The peril of the sea that modern merchant mariners are most likely to face, navigational wisdom holds, isn’t a Monsterwelle but something known as “synchronous rolling,” so called because the natural roll period of the ship falls in sync with that of the waves. I first learned about synchronous rolling from Beau Gouig, an oiler I met on a research vessel . Gouig explained it to me this way: “Basically what happens is when the wave crests get far enough apart, the ship starts rolling, and with each roll it takes longer to recover, so you’re going farther to starboard, and then farther to port.”
Small container spills happen all the time, Gouig told me. “Nobody really cares—except the environmentalists,” he said. The usual cause, according to him: synchronous rolling, a phenomenon he’d experienced firsthand. “I’ve been through two typhoons,” he said. “The last one, we almost lost the ship.” Gouig and I were in the research vessel’s mess, at a Formica table bolted to the floor beneath a porthole, in swiveling plastic chairs, also bolted to the floor. I fetched a refill of coffee and took out my notebook.
“It was in January,” Gouig began. “January and February are the bad months for typhoons. We were sailing from Japan to L.A. The last port we visited was Yokohama. We were watching the storm on the weather maps, plotting two charts, one for the storm and one for the ship. A typhoon can go in two directions. Either it goes up toward China”—he drew invisible maps on the table with his fingers and pantomimed the storm, his hand cutting a line past the west coast of a coffee mug up into the China Sea—“or it brushes past Japan and spins out across the Pacific.” His fist swept toward the table’s edge.
“All the predictions were saying this typhoon was headed this way, to China. But our first mate knew something was wrong. At Yokohama they stuck us at the dock and made us wait three days. This mate, he said, ‘All hands on deck! Double-lash all the containers, tighten every twistlock, batten down all the hatches.’ We had all the ABs out there”—all the able-bodied seamen.
“We left at around four in the morning. By eight or nine o’clock we were getting hammered. After ten hours we tried to turn back. Eventually you don’t care where it was you were supposed to be going. You’re just trying to get out of the way. We kept sailing south. A little farther and we would have made it to Hawaii. This was an eight-hundred-foot container ship, and that storm blew us four days off course. We keep making the ships bigger, but we’re fooling ourselves if we think they’re safe from the sea. Big ships still sink.” He took a sip of coffee, then continued.
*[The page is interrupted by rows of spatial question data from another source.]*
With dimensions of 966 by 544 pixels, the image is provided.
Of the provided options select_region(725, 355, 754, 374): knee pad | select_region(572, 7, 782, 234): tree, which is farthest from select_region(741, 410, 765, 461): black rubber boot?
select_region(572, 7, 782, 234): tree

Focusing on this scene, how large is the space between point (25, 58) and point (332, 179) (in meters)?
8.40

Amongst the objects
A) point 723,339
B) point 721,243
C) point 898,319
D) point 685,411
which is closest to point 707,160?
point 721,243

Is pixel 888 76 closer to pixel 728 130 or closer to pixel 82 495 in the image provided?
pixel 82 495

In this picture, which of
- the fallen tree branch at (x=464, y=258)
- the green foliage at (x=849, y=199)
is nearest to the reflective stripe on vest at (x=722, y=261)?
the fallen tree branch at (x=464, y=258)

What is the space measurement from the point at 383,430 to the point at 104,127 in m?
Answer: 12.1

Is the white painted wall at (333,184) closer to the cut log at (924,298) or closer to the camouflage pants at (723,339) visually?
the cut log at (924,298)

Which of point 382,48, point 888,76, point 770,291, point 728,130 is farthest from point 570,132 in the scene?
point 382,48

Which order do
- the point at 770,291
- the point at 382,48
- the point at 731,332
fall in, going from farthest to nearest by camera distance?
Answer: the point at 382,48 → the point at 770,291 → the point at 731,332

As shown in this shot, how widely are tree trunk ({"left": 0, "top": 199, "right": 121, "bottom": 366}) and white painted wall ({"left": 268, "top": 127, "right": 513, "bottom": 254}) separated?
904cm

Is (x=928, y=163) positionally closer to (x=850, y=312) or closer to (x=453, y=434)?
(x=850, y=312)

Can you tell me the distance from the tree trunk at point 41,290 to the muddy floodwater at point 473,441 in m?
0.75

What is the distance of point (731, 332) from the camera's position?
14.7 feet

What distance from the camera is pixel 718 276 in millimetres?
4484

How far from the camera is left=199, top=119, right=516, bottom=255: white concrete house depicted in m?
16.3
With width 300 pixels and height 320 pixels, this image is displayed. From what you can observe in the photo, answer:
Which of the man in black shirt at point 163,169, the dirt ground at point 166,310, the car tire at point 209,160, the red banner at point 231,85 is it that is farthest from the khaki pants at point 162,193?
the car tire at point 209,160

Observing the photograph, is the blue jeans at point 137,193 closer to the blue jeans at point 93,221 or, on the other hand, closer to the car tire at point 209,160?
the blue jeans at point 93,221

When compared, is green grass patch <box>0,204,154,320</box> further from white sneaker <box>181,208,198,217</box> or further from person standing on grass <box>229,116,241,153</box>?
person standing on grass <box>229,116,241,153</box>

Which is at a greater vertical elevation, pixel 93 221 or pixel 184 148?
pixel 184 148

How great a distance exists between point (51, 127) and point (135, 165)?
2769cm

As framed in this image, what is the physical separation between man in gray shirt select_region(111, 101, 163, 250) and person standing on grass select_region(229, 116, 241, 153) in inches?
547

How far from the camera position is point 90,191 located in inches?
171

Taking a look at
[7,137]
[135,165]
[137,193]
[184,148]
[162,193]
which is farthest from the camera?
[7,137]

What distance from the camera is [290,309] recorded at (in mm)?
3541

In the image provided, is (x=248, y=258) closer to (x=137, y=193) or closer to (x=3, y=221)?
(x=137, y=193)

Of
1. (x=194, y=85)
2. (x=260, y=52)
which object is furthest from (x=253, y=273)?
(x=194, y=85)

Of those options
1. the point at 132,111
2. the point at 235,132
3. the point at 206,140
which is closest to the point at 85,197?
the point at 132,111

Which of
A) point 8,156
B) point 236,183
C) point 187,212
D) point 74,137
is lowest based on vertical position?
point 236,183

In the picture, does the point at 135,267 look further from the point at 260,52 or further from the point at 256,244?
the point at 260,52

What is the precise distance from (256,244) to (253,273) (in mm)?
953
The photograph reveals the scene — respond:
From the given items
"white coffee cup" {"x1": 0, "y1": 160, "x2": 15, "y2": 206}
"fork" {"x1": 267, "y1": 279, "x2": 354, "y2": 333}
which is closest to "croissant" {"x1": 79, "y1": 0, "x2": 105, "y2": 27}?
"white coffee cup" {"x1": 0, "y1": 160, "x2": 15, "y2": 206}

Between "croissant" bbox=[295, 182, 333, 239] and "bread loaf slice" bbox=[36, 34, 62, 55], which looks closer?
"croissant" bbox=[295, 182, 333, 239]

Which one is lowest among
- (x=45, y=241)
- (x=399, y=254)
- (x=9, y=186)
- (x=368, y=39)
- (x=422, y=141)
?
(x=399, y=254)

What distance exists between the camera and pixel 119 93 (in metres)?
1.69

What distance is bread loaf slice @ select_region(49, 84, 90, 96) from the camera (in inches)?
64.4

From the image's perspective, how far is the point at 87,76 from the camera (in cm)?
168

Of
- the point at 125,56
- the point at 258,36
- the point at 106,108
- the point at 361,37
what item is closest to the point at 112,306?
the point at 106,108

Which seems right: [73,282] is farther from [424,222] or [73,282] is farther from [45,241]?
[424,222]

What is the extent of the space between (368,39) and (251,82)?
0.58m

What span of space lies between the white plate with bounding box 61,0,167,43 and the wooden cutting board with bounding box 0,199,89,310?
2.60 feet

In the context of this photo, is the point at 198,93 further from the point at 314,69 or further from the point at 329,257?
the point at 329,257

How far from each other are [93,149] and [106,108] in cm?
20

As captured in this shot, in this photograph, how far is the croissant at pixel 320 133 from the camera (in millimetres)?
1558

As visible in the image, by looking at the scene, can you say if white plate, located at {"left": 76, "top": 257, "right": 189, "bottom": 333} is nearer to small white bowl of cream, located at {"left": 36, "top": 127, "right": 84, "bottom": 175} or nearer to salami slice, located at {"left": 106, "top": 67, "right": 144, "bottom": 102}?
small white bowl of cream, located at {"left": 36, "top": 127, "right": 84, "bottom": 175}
“I was up on the bridge. We were in autopilot, and we were getting hammered. We did three or four 50-degree rolls, buried the bow three times. Waves swept all the lifeboat ladders off deck. I said to the captain, ‘These wave crests are getting far apart.’ That’s basically why you’re up there, to watch for synchronous rolling. Suddenly everything on the bridge just goes voom.”
The ship’s captain did exactly what all captains are trained to do: he hove to, immediately turning into the oncoming waves and slowing down, letting the ship ride up and over. “All the books say that you’ve got only two minutes to break that cycle. You’ve got to make a hard turn and get the bow up on a wave or down into a trough. Another thirty seconds and I think we would have rolled right over.”
The crew were all amazed, Gouig said, that no containers had been lost. “Spills happen all the time,” he said, again. Then he told me the story of what he believed to be the most famous case of synchronous rolling, the case of the APL China.
GRAVEYARD OF THE PACIFIC. WEST OF THE INTERNATIONAL DATE LINE.
Two days ago, in the Tsugaru Strait, the snow let up, and through the fog could be glimpsed the mountains of Hokkaido to the north, the mountains of mainland Japan to the south, their black ridges striped with snow. Claire and Bob came bustling into the bridge to peep at them through binoculars, she exclaiming breathlessly, “Oh, aren’t they just breathtaking!” The next land we’d see would be American.
The weather service recommended the Great Circle route after all. We’re now way out in the Graveyard of the Pacific, and you can tell, you can feel the giant swell moving under the hull. Not sure exactly how much we’re rolling, but it feels like a lot—enough to make a port glass in my cabinet slip loose from the rack and go tinkling rhythmically around: tink, roll, tink, roll, tink. Last night, it woke me up—it and the wind howling at my portholes.
This evening, I ran into the captain as he was returning from an inspection of the outer decks, dressed in a red jumpsuit, carrying a flashlight and walkie-talkie. “A little snow,” he told me, smiling his courteous, gap-toothed smile, “is nothing to worry about.” Feeling cabin-feverish, I decided to see what it felt like to walk among the containers in a snowstorm. Gave myself something of a scare.
Back inside the Ottawa’s eight-story house, the habitable part of the ship, I learned from an oiler named Joel Nipales that solitary nocturnal circumambulations of the main deck are strictly forbidden. If an officer or deckhand has to go out at night, he alerts the bridge, puts on foul-weather gear, and brings a walkie-talkie. It wouldn’t have taken much to knock me overboard: a stumble, a snowy gust. No one would have discovered my absence until morning. Cast away in dark, cold water four miles deep, deeper even than the deep water I swam in off the coast of Hawaii, I would have watched the Ottawa’s running lights appear and disappear beyond the crests, as if blinking on and off, dwindling and dimming into the swirling snow.
/> The weather report on the morning of the China’s departure from Taiwan wasn’t auspicious, but it wasn’t ominous either, calling for winds registering 6 or 7 on the Beaufort scale. Four days out, six hundred miles east of Tokyo, the China’s weather-routing service recommended an easterly change of course. Two low-pressure systems following in the ship’s wake had unexpectedly merged, developing into what climatologists used to call a “meteorological bomb” but which they now, far less entertainingly, call a “rapidly intensifying low.” Also unexpectedly, this weather bomb had moved in an easterly, rather than northeasterly, direction, toward the China instead of away from it.
Two days later, on October 26, by noon local time, the storm had drawn to within 120 nautical miles. The China once again changed course, veering farther south. Nine hours later it veered south yet again, onto an almost due-easterly bearing. Weirdly, instead of continuing on its track, the storm veered too, as if in pursuit, and the China suddenly found itself in what meteorologists call the most dangerous quarter of the storm. If the master had ignored the weather service and stayed on his original course, he might have escaped. Instead, in perfect darkness, at 3 A.M. on October 27, disaster struck.
The winds were now Beaufort force 11: “exceptionally high (30-45 ft) waves, foam patches cover sea, visibility more reduced.” Analysis of the historical weather data would eventually reveal that the conditions were even worse than Beaufort had described. The tallest of the normal, unfreakish waves likely attained heights of seventy or eighty feet. Rogue waves are by definition unlikely, but if one had arisen under these conditions, it would have been, wave-height distribution statistics suggest, 105.5 feet tall. It was an hour and a half before the fury of the storm began to subside. The sun rose on a ruin.